Americans and Europeans understand the difference between a committed Christian who accepts Jesus as a model for living and a cultural Christian who happens to live in a nation with a Christian heritage, but not everyone elsewhere can make that distinction. Much of the world, in fact, draws conclusions about Christians by watching MTV, online pornography, and movies glorifying violence. To them, celebrities like Miley Cyrus, Charlie Sheen, and Kim Kardashian (or, more confusingly, her transgender step-father) personify “the Christian West” as much as Billy Graham and Pope Francis do.
It seems the entire world has now arrayed itself against ISIS, a relatively small group of zealots who welcome the opposition.
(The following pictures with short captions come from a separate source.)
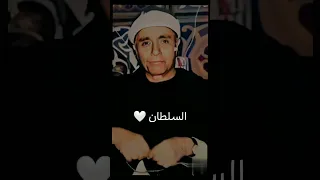 وقيل يا أرض أبلعي ماءك الشيخ مصطفى إسماعيل 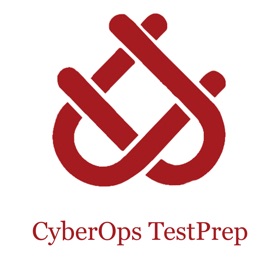 Screenshots (5) uCertifyPrep CyberOps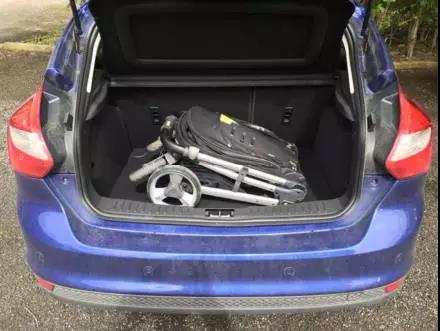 婴儿手推车评测,怎样选择轻便婴儿车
Do they represent the death throes of a distorted theology or the beginning of yet another long-term ideological conflict? Post-Christian Europe can muster a police response but no real ideology to counter its attackers. As a German friend told me, “We are baffled by people willing to blow themselves up for a cause in which they believe. Most of us find it difficult to articulate what we are living for, much less what we might be willing to die for.”
Jesus came as God’s messenger of love, and chose to serve rather than to dominate, to die rather than to kill. Such a time as this calls for a vigorous faith from his followers, “communities of engaged nonconformity.”
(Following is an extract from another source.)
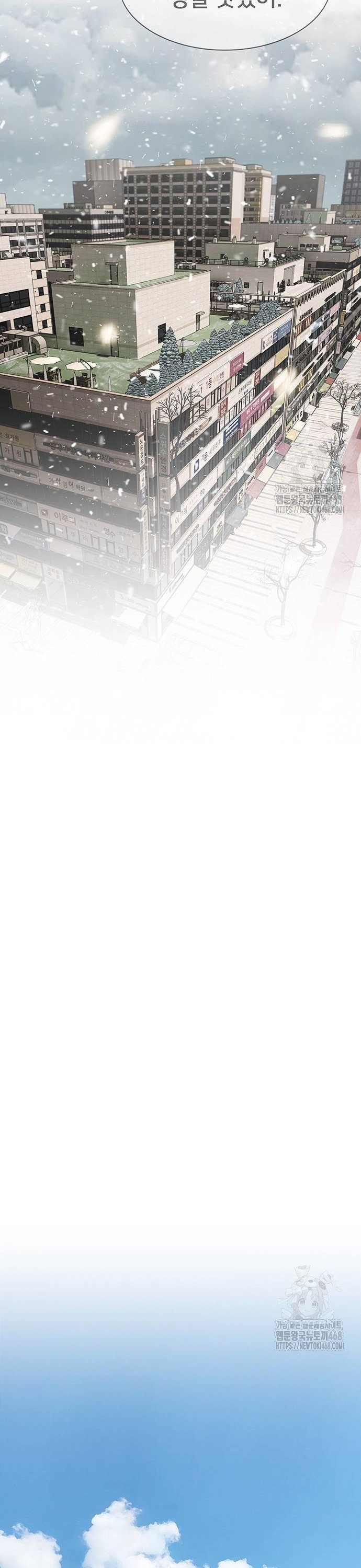 1738639225539im11ysjr1fq.jpg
Can we respect and dignify the majority of Muslims while simultaneously striving to root out the extremist minority? Can we resist the temptation toward vigilantism and prejudice against all Muslims? Can we not only accept them as neighbors but love them, as Jesus commanded? Can we live in a way that demonstrates to the Muslim world that “the Christian West” does not equal decadence, just as “the Muslim world” does not equal extremism? Can we maintain our cherished values of freedom and justice while under assault from forces that undermine them?
ISIS has proved how a dedicated minority of zealots can disrupt the world. What can Christians do to show the troubled world another, better way?